Puppeteer Crawling Github Guide

Introduction#

Puppeteer is a headless Chrome Node library produced by Chrome. It provides a series of APIs that can call Chrome's functions without UI, suitable for various scenarios such as web scraping and automation processing.

Usage#

Installation#

npm install puppeteer-chromium-resolver --save

Launch/Close Browser#

 const browser = await (puppeteer.launch({
        args: ['--no-sandbox', 
        '--disable-setuid-sandbox'],
        // If accessing an https page, this property will ignore https errors
        ignoreHTTPSErrors: true,
        headless: true, // Set to true for headless mode, which does not display the browser and runs Chrome in a headless environment
  }));

  // Close the browser
  browser.close();

Create a New Tab and Navigate#

const page = await browser.newPage();
await page.goto('https://github.com/'+name+'?tab=repositories'); // Navigate to the repositories page of a specific user on GitHub

Execute Functions in the Console (evaluate())#

// Get all project URLs on the current page, and also get the URL of the next repository if available
 const rep =  await page.evaluate(()=>{
        const url = document.querySelectorAll('.wb-break-all > a');
        const next = document.querySelector('.BtnGroup > a');
        let urlList = undefined;
        let nextUrl = undefined;
        if(url != null){
            urlList = Array.prototype.map.call(url,(item)=>{
                return item.href;
            })
        }
        if(next!=null&&next.outerText==='Next'){
            nextUrl = next.href;
        }
        return {
            urlList:urlList,
            nextUrl:nextUrl
        }
  });

Get Page Elements#

const el = await page.$(selector)

Click on an Element#

await el.click()

Enter Text#

await el.type(text)

Scraping Data from Github#

Using express, I scraped the number of followers for a specified user, the dates and number of commits made on each day, and the URL, project name, commit count, and star count for each public project. The data is then returned in JSON format.

Project link: getGithub

Example usage:

http://localhost:4000/getAllContributions/Magren0321

Example response:

Challenges Encountered#

When scraping the number of contributions for each year, I encountered difficulties in retrieving the attributes of the elements. The attributes, such as data-date and data-count, are custom attributes defined by GitHub and cannot be directly accessed. In this case, the getAttribute() method must be used.

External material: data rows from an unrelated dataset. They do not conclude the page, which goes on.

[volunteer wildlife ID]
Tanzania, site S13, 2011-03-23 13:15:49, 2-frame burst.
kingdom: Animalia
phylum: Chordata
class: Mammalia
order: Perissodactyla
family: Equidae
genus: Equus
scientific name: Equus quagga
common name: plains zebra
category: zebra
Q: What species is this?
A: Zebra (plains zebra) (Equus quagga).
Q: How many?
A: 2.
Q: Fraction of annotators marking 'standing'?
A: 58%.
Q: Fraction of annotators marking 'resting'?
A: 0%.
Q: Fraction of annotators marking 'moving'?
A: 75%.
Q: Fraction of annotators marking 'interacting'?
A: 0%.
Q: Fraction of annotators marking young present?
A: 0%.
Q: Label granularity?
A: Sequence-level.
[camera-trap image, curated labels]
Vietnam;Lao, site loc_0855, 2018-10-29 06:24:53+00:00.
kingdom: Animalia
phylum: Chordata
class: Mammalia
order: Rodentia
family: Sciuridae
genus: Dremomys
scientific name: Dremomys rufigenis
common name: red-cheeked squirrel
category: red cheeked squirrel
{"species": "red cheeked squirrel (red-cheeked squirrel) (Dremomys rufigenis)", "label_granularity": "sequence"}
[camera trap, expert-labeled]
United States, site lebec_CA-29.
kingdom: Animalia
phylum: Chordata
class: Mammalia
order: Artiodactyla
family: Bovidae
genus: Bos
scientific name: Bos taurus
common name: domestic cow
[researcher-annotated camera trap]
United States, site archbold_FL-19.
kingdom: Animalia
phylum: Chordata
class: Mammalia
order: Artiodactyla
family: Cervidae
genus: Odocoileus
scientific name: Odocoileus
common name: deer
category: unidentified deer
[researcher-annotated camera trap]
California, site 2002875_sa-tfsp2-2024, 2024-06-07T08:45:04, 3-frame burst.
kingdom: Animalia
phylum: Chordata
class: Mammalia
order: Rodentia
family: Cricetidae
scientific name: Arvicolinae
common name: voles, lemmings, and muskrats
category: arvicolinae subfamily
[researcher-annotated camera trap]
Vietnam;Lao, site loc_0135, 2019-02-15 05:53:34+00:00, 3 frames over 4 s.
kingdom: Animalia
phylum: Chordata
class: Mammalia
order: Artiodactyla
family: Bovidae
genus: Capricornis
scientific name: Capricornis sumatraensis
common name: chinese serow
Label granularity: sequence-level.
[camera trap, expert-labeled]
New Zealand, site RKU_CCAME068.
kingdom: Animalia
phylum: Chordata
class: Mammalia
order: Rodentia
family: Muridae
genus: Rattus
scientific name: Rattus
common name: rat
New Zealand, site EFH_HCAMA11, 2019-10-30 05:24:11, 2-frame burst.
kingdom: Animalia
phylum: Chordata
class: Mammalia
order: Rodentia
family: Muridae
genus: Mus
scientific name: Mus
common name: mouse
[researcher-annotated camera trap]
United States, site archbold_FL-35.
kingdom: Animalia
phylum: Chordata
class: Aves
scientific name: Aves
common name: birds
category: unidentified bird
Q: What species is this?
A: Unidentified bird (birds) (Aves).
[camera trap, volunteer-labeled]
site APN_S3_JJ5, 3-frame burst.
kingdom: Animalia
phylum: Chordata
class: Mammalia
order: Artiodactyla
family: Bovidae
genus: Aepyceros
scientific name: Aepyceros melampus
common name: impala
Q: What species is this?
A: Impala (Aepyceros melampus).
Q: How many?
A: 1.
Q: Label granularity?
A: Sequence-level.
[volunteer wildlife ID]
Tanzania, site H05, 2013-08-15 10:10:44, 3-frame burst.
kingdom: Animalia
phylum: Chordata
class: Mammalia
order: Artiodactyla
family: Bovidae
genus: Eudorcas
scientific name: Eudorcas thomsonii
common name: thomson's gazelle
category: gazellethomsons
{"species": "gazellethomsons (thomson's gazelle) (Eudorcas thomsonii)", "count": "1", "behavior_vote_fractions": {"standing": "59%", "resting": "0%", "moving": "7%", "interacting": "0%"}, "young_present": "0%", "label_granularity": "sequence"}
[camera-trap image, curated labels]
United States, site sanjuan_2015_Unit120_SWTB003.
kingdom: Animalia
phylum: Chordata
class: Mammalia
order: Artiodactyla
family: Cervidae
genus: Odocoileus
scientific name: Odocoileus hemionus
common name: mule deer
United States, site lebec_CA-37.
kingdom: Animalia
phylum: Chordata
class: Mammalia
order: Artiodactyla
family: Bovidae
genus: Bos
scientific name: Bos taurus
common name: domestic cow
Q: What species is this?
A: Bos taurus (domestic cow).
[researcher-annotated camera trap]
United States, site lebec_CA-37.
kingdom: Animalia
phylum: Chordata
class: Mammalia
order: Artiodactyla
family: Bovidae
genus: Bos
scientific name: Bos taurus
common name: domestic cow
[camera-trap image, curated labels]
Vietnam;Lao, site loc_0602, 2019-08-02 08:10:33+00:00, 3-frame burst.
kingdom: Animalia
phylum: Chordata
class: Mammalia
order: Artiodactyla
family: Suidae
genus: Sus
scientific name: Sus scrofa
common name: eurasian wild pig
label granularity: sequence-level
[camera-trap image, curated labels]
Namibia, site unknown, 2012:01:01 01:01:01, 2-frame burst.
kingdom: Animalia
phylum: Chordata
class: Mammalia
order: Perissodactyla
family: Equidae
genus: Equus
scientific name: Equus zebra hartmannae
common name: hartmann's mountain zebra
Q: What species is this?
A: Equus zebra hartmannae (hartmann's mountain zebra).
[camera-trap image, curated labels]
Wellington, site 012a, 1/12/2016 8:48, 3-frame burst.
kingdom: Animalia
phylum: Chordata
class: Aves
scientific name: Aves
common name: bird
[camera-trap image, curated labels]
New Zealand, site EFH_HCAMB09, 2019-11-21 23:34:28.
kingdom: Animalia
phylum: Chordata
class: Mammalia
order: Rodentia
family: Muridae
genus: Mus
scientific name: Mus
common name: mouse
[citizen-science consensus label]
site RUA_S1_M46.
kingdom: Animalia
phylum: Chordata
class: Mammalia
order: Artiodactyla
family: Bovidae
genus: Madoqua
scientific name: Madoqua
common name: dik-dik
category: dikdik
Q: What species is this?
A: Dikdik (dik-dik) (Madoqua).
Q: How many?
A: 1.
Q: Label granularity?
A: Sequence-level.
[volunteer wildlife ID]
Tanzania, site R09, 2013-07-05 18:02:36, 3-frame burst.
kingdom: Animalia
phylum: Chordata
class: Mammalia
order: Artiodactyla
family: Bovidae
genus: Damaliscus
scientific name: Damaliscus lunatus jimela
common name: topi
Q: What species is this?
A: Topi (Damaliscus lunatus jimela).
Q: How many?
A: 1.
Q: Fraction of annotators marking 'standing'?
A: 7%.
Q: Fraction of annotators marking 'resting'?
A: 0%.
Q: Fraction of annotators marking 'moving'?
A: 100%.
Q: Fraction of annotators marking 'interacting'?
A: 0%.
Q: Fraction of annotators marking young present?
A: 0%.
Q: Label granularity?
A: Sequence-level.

There are also setAttribute() and removeAttribute() methods in Attributes, which are used to set and remove attributes that do not exist in the node prototype.

// Get the dates and number of commits for each day
async function getDateList(yearData,page){
    await page.goto(yearData);
    const dateList = await page.evaluate(()=>{
        const date = document.querySelectorAll('.ContributionCalendar-day');
        const datelist = [];
        for(let item of date){
            if(item.getAttribute('data-count')!=0&&item.getAttribute('data-count')!=null){
                datelist.push({
                    data_date: item.getAttribute('data-date'),
                    data_count: item.getAttribute('data-count')
                })
            }
        }
      
        return datelist;
    })
    return dateList;
}

There are also some strange things about the Github API that I won't summarize here......
For example, returning an empty array, but the length is 2 when I output it. When I use direct requests, I found that there are two line breaks inside. 😵
I can only test with more data. 😔